Cada vez que late el corazón, las arterias se expanden momentáneamente en proporción con la fuerza con que la sangre es bombeada a través de ellas. Esta expansión puede apreciarse cuando se toma el pulso, colocando los dedos sobre cualquier arteria. La eyección de sangre desde el corazón, se realiza simultáneamente hacia dos grandes circuitos (sistémico y pulmonar), por medio de los ventrículos, aunque su trabajo efectivo también va a depender, de la cantidad de sangre de retorno recibida por ellos, así como de la resistencia a la circulación de la propia sangre que se debe vencer a nivel de las arteriolas.
¿Qué es la presión o tensión arterial? La presión arterial es la resultante del volumen minuto cardíaco (volumen de sangre que bombea el corazón hacia el cuerpo en un minuto) por la resistencia arteriolar periférica, esta última determinada por el tono y estado de las arteriolas. En la medida que el tono muscular de estas pequeñas arterias aumenta, eleva la presión arterial como consecuencia del aumento de la resistencia periférica. En condiciones normales, los factores que determinan la presión arterial se mantienen en conjunción armónica, controlados por sistemas de autorregulación que determinan el tono arteriolar, el volumen de sangre intravascular y su distribución.

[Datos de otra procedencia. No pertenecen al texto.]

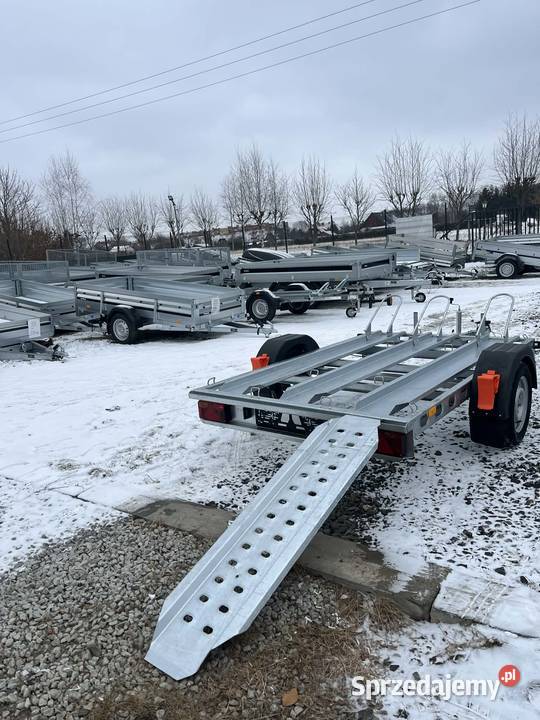 Przyczepa Wiola Moto N3 dolnośląskie Mysłakowice sprzedam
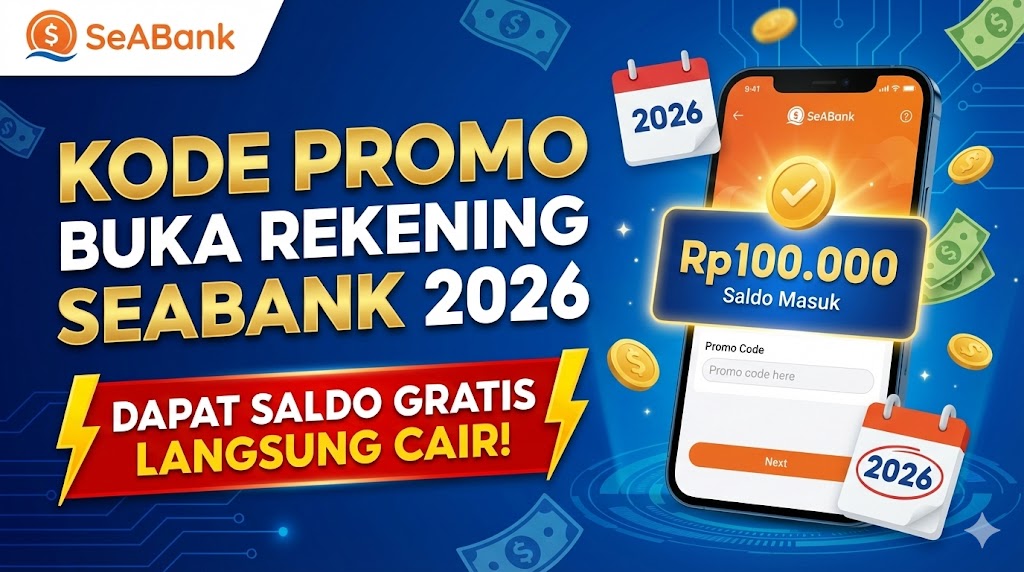 Buka Rekening SeaBank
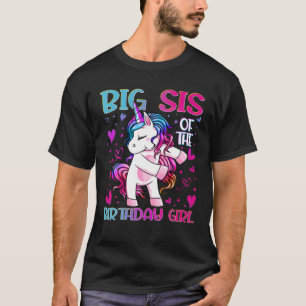 Stora Syrran av födelsedagstjuven som flydde Unico T Shirt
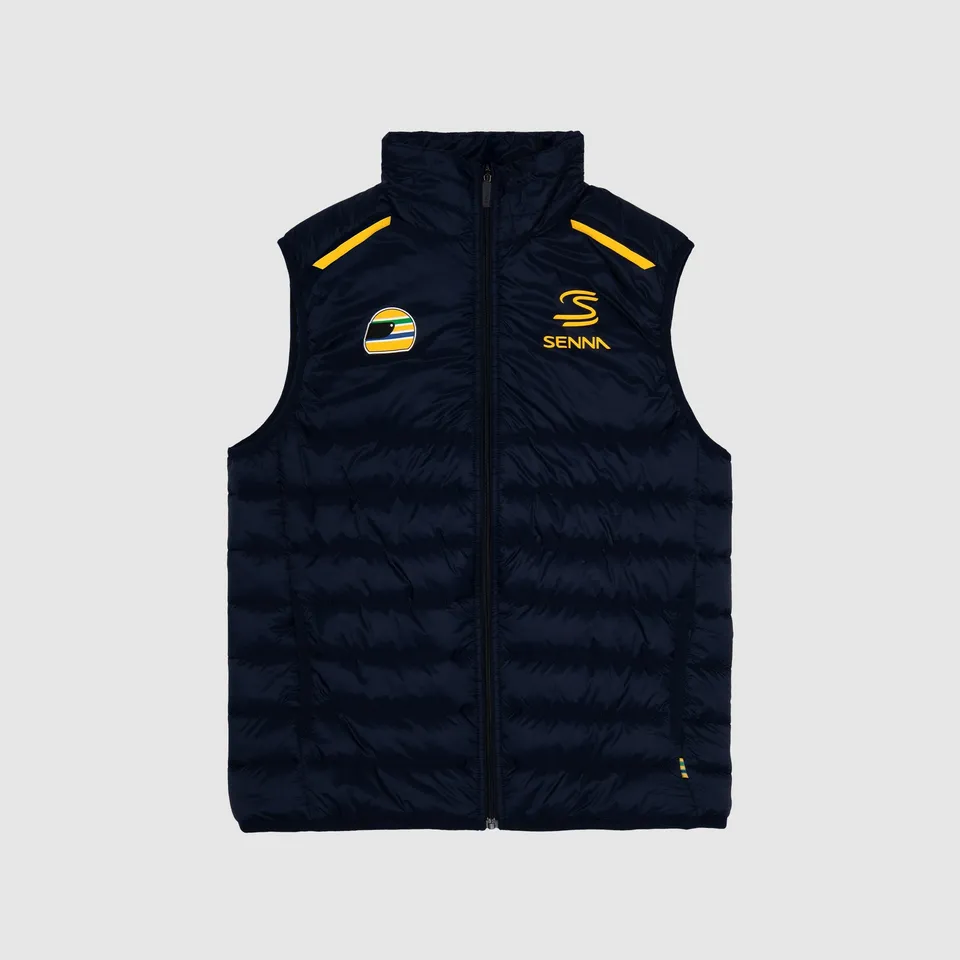 Senna Legacy Senna Gilet gilet nylon navy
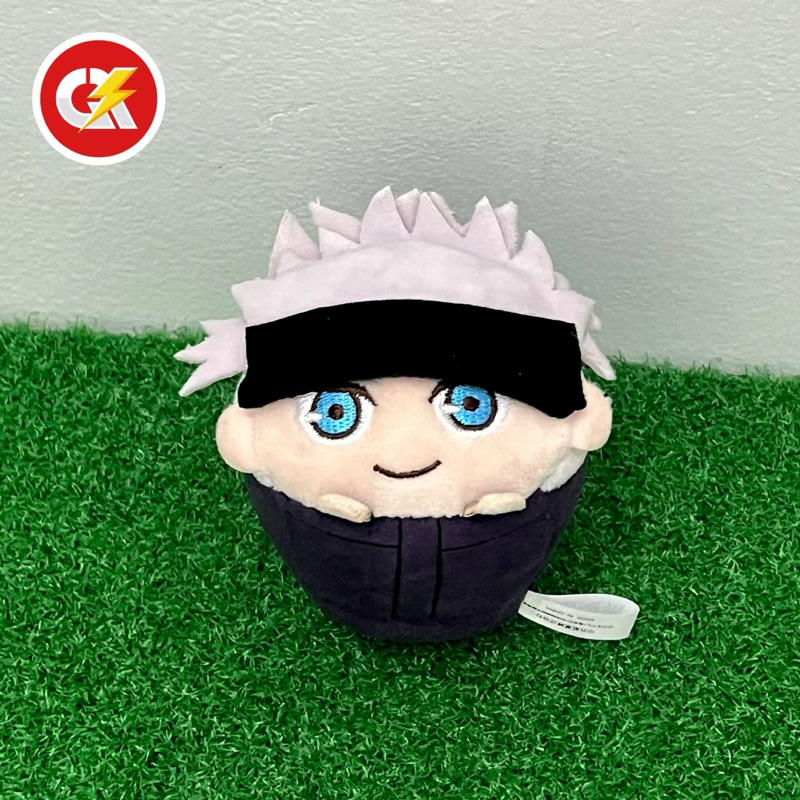 Boneka plush Mochikororin Official Anime Jujutsu Kaisen Satoru Gojo Original jujutsu Kaisen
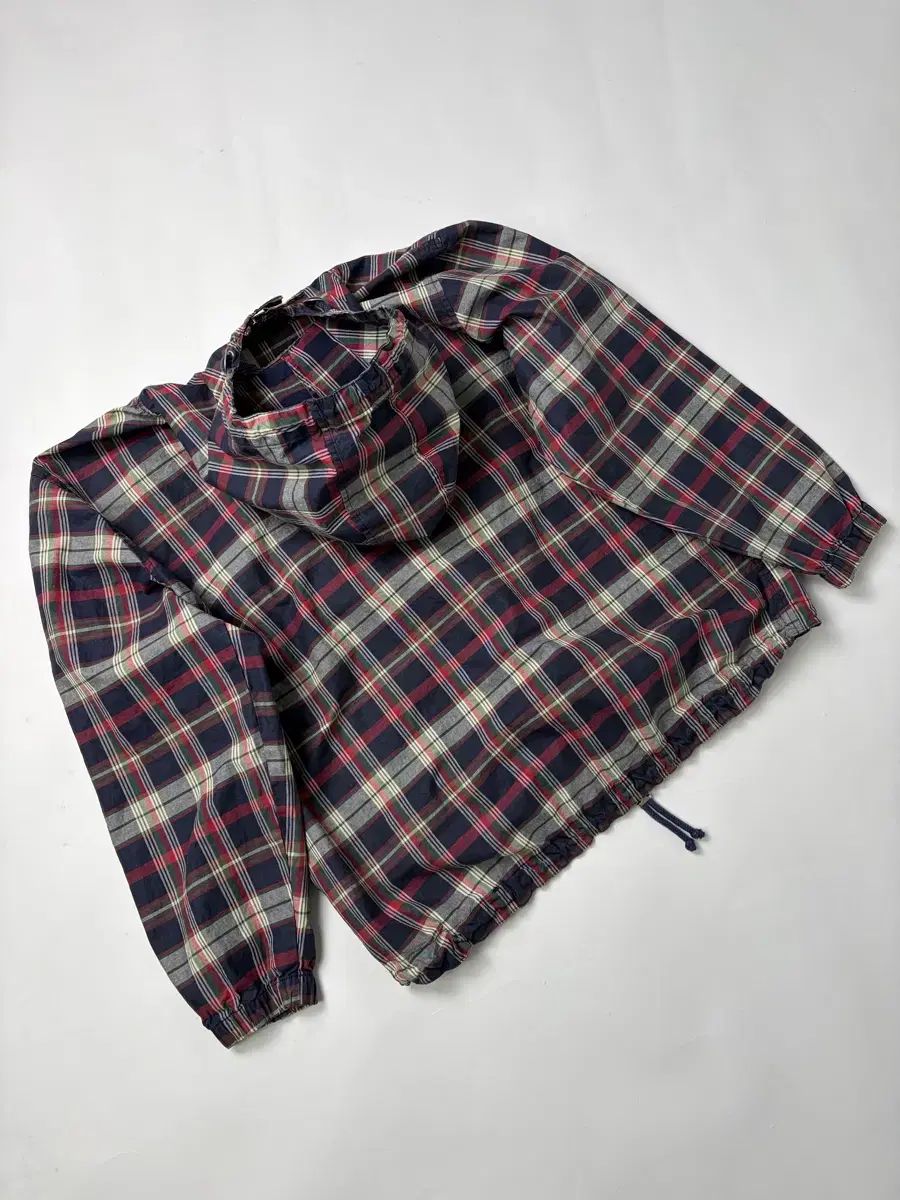 GAP 90s アノラックパーカー old チェックの人気アイテム M 90s gap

Estos sistemas de regulación actúan de acuerdo con las necesidades del organismo, tanto de manera inmediata como tardía; cuando se modifica o altera uno o varios de los factores que determinan o regulan la presión arterial, las cifras tensionales se apartan de lo normal, provocando estados de hipertensión (elevación por sobre el nivel normal) o hipotensión (disminución por debajo del nivel normal).
El registro de la tensión arterial implica la necesidad de determinar dos valores: la máxima o sistólica y la mínima o diastólica. La actividad cíclica del corazón es el factor fundamental condicionante de la falta de uniformidad en el nivel de la tensión arterial. Esta logra su máximo valor en cada sístole, mientras que en la diástole desciende a su límite inferior. La presión máxima está vinculada directamente con el volumen minuto y por ende, se encuentra en relación directa con la fuerza contráctil del ventrículo izquierdo, con la volemia (volumen total de sangre) y con la elasticidad de la aorta. En la medida que ésta última sea menos elástica, la tensión sistólica será mayor. La presión mínima o diastólica, a su vez, depende fundamentalmente de la resistencia periférica y en menor grado, de la elasticidad de la aorta, factor importante para la impulsión de la sangre durante la diástole. La tensión arterial se expresa en milímetros de mercurio (mmHg), escala en la que vienen todos los equipos, con DOS CIFRAS: La primera que representa la Tensión SISTÓLICA y la segunda que representa la Tensión DIASTÓLICA, separadas por una línea diagonal entre ellas ( / ).